**Written exercise:**
Copy out the line containing "In the scene, which of" and each line after it, through the last one in the material, exactly as written.

**Excerpted records:**
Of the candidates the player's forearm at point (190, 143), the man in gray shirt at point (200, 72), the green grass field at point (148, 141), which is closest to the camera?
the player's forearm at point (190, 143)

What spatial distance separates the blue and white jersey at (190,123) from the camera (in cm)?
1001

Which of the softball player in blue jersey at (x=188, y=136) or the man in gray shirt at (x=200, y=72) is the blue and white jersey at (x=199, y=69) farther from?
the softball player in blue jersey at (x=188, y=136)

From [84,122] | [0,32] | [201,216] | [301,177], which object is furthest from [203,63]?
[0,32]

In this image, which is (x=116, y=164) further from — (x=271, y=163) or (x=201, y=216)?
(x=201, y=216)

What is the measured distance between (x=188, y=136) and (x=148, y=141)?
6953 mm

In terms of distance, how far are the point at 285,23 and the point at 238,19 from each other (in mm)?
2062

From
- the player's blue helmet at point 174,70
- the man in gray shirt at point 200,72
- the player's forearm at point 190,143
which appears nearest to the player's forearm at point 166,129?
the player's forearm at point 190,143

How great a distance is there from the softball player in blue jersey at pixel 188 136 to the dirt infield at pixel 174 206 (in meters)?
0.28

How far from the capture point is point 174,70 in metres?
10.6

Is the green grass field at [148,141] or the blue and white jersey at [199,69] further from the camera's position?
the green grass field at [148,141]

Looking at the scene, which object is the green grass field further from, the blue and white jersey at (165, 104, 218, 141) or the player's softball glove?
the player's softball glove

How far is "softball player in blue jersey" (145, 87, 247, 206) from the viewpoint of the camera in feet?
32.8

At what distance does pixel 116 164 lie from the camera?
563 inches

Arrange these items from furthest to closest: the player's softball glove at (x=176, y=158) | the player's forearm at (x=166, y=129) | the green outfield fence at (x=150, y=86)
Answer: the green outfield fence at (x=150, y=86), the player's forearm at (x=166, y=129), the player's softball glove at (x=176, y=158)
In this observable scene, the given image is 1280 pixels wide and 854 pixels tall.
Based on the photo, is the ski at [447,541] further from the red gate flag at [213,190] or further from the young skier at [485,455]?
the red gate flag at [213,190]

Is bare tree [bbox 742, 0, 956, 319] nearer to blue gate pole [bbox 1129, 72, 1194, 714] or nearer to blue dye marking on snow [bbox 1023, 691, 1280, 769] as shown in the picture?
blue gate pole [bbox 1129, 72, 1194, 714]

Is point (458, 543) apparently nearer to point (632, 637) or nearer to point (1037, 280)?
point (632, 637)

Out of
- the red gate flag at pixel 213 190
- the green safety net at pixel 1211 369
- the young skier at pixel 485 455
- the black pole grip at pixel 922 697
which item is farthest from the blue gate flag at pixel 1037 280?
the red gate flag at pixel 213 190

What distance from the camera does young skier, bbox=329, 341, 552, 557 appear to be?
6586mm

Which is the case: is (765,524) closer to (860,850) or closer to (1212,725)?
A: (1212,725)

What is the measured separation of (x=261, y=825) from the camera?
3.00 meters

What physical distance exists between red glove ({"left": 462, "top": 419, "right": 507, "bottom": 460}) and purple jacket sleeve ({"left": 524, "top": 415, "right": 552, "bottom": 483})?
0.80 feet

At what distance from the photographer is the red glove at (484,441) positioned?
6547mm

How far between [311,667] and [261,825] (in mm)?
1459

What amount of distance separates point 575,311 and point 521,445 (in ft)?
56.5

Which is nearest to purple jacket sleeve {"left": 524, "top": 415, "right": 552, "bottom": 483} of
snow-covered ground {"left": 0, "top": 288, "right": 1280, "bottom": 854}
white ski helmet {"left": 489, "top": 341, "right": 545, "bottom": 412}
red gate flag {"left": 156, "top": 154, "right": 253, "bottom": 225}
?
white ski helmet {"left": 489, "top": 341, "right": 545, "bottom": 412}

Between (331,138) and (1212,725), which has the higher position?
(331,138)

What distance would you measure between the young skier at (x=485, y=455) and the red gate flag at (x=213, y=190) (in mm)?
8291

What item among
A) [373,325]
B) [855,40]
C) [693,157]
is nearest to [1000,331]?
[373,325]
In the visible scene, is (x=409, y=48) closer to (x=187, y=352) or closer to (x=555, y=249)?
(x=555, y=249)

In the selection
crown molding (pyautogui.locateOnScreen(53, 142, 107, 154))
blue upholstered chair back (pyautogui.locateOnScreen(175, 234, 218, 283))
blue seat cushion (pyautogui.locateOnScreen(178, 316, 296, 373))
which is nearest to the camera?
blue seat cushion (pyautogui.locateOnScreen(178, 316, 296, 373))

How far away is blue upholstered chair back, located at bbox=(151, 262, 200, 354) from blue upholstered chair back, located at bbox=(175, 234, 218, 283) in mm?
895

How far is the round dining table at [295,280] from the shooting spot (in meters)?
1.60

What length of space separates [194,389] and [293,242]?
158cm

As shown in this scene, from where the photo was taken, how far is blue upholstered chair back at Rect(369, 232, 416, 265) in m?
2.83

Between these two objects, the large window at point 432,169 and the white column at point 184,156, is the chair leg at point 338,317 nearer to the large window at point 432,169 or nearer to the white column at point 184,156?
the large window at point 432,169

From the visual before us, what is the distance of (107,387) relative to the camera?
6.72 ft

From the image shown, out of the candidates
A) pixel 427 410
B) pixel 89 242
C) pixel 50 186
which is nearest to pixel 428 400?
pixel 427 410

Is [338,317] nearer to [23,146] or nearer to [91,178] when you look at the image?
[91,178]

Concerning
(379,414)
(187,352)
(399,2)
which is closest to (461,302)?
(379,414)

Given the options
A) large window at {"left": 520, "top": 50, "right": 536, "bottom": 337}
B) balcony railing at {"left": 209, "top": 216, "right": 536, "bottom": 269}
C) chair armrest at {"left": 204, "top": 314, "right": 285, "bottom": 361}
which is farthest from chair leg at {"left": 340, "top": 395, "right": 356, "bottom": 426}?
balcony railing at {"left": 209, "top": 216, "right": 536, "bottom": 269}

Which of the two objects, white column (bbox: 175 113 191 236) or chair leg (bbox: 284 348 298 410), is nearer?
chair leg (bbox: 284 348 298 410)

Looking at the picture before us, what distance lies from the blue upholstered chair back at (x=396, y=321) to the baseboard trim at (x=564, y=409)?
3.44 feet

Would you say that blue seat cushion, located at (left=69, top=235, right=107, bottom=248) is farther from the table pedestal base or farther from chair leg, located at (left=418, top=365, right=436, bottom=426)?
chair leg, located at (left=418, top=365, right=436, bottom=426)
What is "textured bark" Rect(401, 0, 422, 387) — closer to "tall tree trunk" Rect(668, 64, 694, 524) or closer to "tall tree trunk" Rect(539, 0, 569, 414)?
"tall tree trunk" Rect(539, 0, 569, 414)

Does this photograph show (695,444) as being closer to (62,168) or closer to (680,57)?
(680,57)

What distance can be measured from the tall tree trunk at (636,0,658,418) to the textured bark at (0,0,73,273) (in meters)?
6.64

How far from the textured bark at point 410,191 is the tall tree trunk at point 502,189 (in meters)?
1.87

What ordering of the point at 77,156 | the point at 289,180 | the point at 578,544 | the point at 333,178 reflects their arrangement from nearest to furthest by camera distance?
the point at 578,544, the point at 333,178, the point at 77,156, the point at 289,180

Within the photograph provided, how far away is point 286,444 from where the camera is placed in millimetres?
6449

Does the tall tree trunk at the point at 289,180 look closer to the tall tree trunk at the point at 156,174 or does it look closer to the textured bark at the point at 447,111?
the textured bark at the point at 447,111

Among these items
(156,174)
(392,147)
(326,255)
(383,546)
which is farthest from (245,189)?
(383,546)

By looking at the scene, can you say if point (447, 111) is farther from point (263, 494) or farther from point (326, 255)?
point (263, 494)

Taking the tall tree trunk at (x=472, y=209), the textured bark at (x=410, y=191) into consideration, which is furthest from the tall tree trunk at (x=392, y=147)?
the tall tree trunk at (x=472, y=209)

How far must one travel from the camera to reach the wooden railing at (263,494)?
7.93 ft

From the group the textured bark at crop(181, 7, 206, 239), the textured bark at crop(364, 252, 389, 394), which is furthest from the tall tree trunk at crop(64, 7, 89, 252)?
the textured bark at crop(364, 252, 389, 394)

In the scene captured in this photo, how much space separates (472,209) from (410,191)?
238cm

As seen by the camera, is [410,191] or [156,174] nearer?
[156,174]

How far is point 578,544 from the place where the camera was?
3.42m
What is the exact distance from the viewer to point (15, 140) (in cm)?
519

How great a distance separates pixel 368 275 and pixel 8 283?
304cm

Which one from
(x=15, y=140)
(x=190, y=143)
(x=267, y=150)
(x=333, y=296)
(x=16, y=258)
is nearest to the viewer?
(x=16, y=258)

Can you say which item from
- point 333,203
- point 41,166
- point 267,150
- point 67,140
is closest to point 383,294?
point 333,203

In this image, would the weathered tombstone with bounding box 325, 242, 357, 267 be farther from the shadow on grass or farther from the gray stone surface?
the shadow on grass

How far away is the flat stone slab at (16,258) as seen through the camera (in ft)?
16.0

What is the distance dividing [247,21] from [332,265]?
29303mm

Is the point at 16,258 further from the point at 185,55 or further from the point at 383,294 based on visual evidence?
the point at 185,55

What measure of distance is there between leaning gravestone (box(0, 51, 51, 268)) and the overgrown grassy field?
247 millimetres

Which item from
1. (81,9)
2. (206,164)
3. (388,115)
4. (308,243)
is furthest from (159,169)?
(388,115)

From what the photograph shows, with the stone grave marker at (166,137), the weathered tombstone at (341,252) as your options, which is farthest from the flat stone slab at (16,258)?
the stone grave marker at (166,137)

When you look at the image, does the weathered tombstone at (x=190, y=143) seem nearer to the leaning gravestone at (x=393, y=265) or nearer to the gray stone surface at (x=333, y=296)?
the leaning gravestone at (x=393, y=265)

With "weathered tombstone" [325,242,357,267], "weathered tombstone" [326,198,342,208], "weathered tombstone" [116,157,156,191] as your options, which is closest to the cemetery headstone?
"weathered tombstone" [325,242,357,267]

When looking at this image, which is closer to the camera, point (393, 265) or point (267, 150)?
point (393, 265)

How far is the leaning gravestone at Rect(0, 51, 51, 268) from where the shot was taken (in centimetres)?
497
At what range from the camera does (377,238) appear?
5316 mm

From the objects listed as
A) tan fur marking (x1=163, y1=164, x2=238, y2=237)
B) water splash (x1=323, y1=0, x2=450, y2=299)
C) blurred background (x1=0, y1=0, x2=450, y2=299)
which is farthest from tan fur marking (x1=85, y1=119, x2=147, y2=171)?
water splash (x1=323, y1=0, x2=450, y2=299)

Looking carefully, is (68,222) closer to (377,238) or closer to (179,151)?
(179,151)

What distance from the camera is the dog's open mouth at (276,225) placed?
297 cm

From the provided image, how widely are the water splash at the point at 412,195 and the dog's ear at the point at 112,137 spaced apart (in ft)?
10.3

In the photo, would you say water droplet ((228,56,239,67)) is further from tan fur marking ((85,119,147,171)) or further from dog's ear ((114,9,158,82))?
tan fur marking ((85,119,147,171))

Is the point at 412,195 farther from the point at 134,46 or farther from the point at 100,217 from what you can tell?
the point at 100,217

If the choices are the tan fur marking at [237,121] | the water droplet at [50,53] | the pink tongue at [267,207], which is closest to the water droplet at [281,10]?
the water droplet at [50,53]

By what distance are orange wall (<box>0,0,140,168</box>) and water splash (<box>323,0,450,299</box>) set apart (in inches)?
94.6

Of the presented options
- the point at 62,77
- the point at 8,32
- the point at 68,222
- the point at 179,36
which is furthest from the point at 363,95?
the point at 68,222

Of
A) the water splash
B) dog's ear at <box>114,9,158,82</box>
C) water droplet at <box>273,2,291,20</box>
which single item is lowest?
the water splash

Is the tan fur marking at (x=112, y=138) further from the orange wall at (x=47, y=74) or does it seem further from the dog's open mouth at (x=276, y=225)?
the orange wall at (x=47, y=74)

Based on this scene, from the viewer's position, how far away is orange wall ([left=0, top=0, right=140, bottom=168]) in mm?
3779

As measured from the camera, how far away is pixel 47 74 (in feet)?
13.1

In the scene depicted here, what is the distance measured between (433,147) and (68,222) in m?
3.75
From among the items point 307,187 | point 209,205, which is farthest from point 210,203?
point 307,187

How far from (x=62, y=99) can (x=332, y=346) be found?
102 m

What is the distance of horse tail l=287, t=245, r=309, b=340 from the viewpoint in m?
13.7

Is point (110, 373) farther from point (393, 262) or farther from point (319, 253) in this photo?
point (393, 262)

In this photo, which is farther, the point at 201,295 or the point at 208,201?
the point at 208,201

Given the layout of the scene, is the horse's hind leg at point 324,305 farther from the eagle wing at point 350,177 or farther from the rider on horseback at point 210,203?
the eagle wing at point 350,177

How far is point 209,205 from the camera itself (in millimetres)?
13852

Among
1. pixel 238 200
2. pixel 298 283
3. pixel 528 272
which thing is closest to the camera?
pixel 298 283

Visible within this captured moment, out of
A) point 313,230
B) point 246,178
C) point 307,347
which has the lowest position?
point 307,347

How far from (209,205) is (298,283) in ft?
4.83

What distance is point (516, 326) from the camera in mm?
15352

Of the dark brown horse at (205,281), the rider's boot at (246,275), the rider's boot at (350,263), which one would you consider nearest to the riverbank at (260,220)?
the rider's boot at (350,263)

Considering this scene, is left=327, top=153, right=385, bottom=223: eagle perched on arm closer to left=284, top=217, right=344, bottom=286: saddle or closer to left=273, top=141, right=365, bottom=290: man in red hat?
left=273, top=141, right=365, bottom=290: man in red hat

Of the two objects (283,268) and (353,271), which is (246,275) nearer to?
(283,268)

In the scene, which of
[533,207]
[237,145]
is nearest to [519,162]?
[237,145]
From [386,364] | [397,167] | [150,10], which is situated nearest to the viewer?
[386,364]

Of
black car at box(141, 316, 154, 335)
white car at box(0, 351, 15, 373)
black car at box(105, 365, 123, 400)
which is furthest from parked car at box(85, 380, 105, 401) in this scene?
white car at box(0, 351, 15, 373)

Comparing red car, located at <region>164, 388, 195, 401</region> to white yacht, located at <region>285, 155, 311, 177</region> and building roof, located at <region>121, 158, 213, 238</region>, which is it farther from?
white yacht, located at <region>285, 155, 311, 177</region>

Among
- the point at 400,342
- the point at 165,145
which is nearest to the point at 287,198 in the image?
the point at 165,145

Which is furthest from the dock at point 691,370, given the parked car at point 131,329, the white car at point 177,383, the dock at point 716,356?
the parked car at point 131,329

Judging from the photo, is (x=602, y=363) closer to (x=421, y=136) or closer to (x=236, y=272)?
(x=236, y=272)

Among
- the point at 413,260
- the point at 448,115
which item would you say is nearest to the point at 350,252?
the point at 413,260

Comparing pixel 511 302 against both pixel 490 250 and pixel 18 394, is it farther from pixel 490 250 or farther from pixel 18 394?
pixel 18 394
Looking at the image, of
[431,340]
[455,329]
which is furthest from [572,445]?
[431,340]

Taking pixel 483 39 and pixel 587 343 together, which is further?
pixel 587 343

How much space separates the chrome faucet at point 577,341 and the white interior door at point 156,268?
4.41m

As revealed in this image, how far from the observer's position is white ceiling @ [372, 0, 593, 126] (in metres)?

**Result:**
In the scene, which of
[533,207]
[237,145]
is nearest to [519,162]?
[237,145]
From [386,364] | [397,167] | [150,10], which is situated nearest to the viewer?
[386,364]

Of
black car at box(141, 316, 154, 335)
white car at box(0, 351, 15, 373)
black car at box(105, 365, 123, 400)
which is furthest from parked car at box(85, 380, 105, 401) in this scene?
white car at box(0, 351, 15, 373)

Comparing red car, located at <region>164, 388, 195, 401</region> to white yacht, located at <region>285, 155, 311, 177</region> and building roof, located at <region>121, 158, 213, 238</region>, which is it farther from?
white yacht, located at <region>285, 155, 311, 177</region>

Among
- the point at 400,342
- the point at 165,145
which is nearest to the point at 287,198 in the image?
the point at 165,145

Which is furthest from the dock at point 691,370, given the parked car at point 131,329, the white car at point 177,383, the dock at point 716,356?
the parked car at point 131,329

Judging from the photo, is (x=602, y=363) closer to (x=421, y=136) or closer to (x=236, y=272)?
(x=236, y=272)

Among
- the point at 413,260
- the point at 448,115
which item would you say is nearest to the point at 350,252?
the point at 413,260

Comparing pixel 511 302 against both pixel 490 250 and pixel 18 394, is it farther from pixel 490 250 or farther from pixel 18 394?
pixel 18 394
Looking at the image, of
[431,340]
[455,329]
which is furthest from [572,445]?
[431,340]

Taking pixel 483 39 and pixel 587 343 together, which is further?
pixel 587 343

How much space separates the chrome faucet at point 577,341 and the white interior door at point 156,268?
4.41m

As revealed in this image, how far from the observer's position is white ceiling @ [372, 0, 593, 126] (in metres)?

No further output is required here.